Editor’s note: This story pairs with “Data mining: how it works, why it’s important”
There are many methods of data collection and data mining. Here are some of the most common forms of data mining and how they work:
1. Anomaly detection
Anomaly detection can be used to determine when something is noticeably different from the regular pattern.
BYU professor Christophe Giraud-Carrier, director of the BYU Data Mining Lab, gave the example of monitoring gas turbines and how anomaly detection is used to make sure the turbines function properly.
“These turbines have physics associated with them that predicts how they are going to function and their speed and all that jazz,” Giraud-Carrier said.
Sensors monitoring temperature and pressure, among other things, are set up to see if anything anomalous is observed over time.
“In other words, is this thing about to blow up?” Giraud-Carrier said. “Because if it’s about to blow up, you want to turn it off. But if it’s not about to blow up, you don’t want to turn it off.”
2. Association learning
Association learning, or market-basket analysis, is used to analyze which things tend to occur together either in pairs or larger groups.
Giraud-Carrier said a basic example is how Walmart will review purchases people make at the cashiers and see that people who buy milk also buy bread, or people who buy diapers also buy baby formula.
“It’s all about trying to find this association among products and the idea being that, again, you can leverage this information,” Giraud-Carrier said. “Either you can bundle these things together … or you can do crazy stuff like you put apples on one end of the store and oranges at the other end of the store, so as people travel through the store they buy all kinds of other stuff that they didn’t plan on buying.”

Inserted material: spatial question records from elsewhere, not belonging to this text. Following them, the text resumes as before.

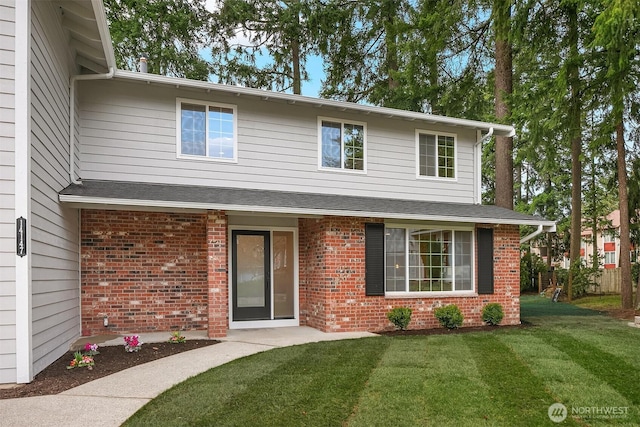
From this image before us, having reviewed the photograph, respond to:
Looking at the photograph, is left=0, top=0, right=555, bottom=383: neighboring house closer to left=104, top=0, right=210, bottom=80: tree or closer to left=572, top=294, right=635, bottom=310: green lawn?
left=572, top=294, right=635, bottom=310: green lawn

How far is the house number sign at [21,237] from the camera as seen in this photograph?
477 centimetres

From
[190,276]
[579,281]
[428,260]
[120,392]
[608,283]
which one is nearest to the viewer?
[120,392]

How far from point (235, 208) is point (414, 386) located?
4.04 m

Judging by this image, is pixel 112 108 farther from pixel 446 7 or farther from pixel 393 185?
pixel 446 7

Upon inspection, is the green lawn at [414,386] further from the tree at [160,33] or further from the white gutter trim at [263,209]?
the tree at [160,33]

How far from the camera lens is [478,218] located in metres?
9.01

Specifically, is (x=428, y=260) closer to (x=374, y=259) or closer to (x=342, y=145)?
(x=374, y=259)

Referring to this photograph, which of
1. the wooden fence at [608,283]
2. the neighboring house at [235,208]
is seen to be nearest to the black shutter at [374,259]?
the neighboring house at [235,208]

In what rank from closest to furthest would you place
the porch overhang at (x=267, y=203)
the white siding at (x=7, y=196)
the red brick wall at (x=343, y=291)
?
the white siding at (x=7, y=196)
the porch overhang at (x=267, y=203)
the red brick wall at (x=343, y=291)

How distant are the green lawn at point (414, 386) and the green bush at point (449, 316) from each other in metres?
1.50

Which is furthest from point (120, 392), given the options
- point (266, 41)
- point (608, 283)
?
point (608, 283)

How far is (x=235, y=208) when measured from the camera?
733cm

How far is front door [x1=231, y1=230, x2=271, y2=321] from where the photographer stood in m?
8.81

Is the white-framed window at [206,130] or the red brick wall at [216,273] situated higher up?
the white-framed window at [206,130]
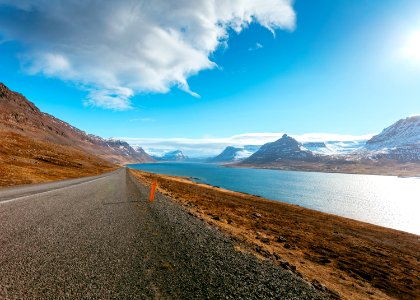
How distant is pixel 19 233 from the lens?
Answer: 33.4ft

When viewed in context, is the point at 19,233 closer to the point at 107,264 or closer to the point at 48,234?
the point at 48,234

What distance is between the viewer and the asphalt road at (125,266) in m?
6.14

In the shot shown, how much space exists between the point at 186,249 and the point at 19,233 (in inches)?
279

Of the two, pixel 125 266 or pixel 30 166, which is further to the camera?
pixel 30 166

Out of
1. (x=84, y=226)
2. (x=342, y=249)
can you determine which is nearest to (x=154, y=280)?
(x=84, y=226)

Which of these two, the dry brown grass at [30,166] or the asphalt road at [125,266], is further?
the dry brown grass at [30,166]

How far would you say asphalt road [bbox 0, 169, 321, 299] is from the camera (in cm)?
614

Association learning goes beyond simple correlation, according to Giraud-Carrier, because it extends beyond pairs and can account for larger groupings of items.
3. Cluster detection
Recognizing distinct groups or sub-categories within data is called cluster detection. Machine learning algorithms detect significantly differing subgroups within a dataset.

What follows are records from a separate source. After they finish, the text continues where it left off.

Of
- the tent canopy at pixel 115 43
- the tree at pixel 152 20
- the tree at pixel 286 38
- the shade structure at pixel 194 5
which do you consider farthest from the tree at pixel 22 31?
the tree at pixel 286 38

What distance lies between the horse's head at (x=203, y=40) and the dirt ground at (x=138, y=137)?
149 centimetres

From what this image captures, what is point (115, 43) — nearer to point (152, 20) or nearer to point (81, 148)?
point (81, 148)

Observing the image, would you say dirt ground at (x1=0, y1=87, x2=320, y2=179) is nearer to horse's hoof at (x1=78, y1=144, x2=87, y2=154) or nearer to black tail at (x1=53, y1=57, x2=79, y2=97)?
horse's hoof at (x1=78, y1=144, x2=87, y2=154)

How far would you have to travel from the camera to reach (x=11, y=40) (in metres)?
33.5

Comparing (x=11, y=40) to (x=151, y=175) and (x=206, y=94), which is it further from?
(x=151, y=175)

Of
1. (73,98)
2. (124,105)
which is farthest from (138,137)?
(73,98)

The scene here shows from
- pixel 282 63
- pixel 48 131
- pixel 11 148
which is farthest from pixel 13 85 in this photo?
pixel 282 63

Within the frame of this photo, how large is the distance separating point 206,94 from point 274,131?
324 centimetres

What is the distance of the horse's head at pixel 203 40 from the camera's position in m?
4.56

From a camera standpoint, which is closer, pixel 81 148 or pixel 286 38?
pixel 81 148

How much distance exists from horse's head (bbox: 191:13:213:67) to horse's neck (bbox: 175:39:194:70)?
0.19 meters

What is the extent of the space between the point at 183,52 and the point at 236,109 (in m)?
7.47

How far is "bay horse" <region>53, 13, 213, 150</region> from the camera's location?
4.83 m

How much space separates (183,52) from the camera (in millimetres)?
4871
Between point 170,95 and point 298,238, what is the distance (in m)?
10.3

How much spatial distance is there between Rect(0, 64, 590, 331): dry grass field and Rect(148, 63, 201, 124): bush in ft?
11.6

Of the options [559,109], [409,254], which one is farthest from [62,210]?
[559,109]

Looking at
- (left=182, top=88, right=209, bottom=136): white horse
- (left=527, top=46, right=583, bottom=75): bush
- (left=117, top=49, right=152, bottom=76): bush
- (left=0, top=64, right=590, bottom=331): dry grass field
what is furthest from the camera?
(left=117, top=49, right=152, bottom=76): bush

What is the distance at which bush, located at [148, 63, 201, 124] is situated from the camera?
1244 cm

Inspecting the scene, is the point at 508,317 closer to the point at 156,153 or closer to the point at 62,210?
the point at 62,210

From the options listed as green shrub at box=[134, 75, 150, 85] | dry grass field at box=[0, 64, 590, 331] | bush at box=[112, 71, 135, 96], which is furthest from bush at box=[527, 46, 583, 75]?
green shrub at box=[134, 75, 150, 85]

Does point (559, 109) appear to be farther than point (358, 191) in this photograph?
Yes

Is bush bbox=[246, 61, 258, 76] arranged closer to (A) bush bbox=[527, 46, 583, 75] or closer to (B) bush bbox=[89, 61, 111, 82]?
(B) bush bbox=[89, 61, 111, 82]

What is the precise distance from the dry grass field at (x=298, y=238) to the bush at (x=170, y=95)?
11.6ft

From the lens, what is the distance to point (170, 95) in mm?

Giraud-Carrier said something humans naturally do is separate things into groups.
“We put people in buckets: people we like, people we don’t like; people we find attractive, people we don’t find attractive,” he said. “In your head you have these notions of what makes people attractive or not, and it’s based on who knows what.”

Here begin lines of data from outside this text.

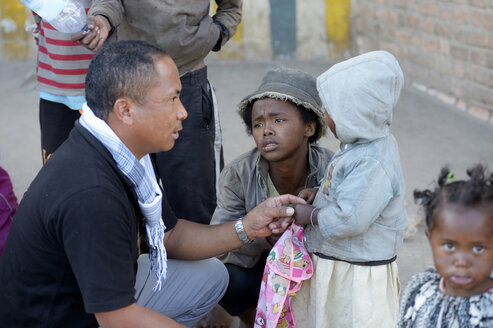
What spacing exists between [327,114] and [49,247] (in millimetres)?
1157

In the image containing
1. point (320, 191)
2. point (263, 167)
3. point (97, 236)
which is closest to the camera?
point (97, 236)

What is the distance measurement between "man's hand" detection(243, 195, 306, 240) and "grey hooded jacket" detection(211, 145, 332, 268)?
0.30 m

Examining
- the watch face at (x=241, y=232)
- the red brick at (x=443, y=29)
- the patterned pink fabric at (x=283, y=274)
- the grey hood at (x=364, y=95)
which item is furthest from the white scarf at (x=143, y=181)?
the red brick at (x=443, y=29)

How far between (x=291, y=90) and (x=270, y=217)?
62 cm

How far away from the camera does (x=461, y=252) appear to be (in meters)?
1.90

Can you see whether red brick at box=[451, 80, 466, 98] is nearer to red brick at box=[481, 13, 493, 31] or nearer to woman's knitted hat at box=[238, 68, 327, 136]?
red brick at box=[481, 13, 493, 31]

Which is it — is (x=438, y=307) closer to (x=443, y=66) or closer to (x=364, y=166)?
(x=364, y=166)

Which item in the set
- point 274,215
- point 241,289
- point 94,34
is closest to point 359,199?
point 274,215

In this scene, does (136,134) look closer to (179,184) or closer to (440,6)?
(179,184)

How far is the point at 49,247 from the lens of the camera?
234 cm

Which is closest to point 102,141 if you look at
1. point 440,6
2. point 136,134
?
point 136,134

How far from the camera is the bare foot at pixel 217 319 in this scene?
3.45m

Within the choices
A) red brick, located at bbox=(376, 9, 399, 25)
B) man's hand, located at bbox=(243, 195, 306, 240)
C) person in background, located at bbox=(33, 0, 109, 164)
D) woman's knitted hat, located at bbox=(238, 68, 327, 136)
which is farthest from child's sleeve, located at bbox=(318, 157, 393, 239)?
red brick, located at bbox=(376, 9, 399, 25)

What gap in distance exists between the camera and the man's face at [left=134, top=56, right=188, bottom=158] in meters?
2.44
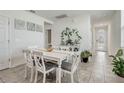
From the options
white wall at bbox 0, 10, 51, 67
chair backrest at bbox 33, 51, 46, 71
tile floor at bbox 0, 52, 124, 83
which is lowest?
tile floor at bbox 0, 52, 124, 83

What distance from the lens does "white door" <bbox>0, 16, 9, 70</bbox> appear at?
3143 mm

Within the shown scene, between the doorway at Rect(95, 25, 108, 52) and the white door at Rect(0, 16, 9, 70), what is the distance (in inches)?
278

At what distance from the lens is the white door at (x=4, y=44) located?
314 centimetres

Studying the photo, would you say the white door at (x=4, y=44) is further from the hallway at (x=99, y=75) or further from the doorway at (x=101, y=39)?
the doorway at (x=101, y=39)

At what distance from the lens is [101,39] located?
8.20 m

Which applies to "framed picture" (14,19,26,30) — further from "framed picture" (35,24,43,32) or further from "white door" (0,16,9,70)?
"framed picture" (35,24,43,32)

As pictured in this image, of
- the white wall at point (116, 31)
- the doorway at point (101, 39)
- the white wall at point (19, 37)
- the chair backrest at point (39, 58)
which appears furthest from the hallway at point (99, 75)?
the doorway at point (101, 39)

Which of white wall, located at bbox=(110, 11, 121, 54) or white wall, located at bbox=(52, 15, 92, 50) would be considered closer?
white wall, located at bbox=(110, 11, 121, 54)

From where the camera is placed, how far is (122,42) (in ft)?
10.9

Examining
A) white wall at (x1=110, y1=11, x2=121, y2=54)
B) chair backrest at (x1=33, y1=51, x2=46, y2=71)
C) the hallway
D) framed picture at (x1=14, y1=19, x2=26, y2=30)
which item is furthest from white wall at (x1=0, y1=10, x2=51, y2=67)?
white wall at (x1=110, y1=11, x2=121, y2=54)

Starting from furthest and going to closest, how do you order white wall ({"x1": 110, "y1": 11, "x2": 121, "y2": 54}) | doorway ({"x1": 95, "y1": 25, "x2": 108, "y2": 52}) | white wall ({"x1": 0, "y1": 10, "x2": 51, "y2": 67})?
doorway ({"x1": 95, "y1": 25, "x2": 108, "y2": 52}) < white wall ({"x1": 110, "y1": 11, "x2": 121, "y2": 54}) < white wall ({"x1": 0, "y1": 10, "x2": 51, "y2": 67})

When people match that criteria, a person will sort them into corresponding buckets. Giraud-Carrier said the reason it’s called clustering is because people don’t have labels on their heads identifying which bucket they belong in. Cluster detection uses data to sort things into buckets based on similarities.
Another example of cluster detection would be to analyze purchasing behavior of hobbyists — fishermen and gardeners would have naturally diverse purchasing habits based on their hobbies.
Unlike cluster detection, classification deals with things that already have labels. This is referred to as training data — when there is information existing that can be trained on, or rather easily classified with an algorithm.
For example, spam filters identify differences between content found in legitimate and spam messages. This is made possible through identifying large sets of emails as spam.
The regression method is used to make predictions based on relationships within the data set. As mentioned above, future engagement on Facebook can be predicted based on everything in the user’s history — likes, photo tags, comments and interactions with other users, friend requests and all other activity on the site.
Another example would be using the relationship between income and education level to predict choice of neighborhood. Regression allows all relationships within the data to be analyzed and then used to predict future behavior.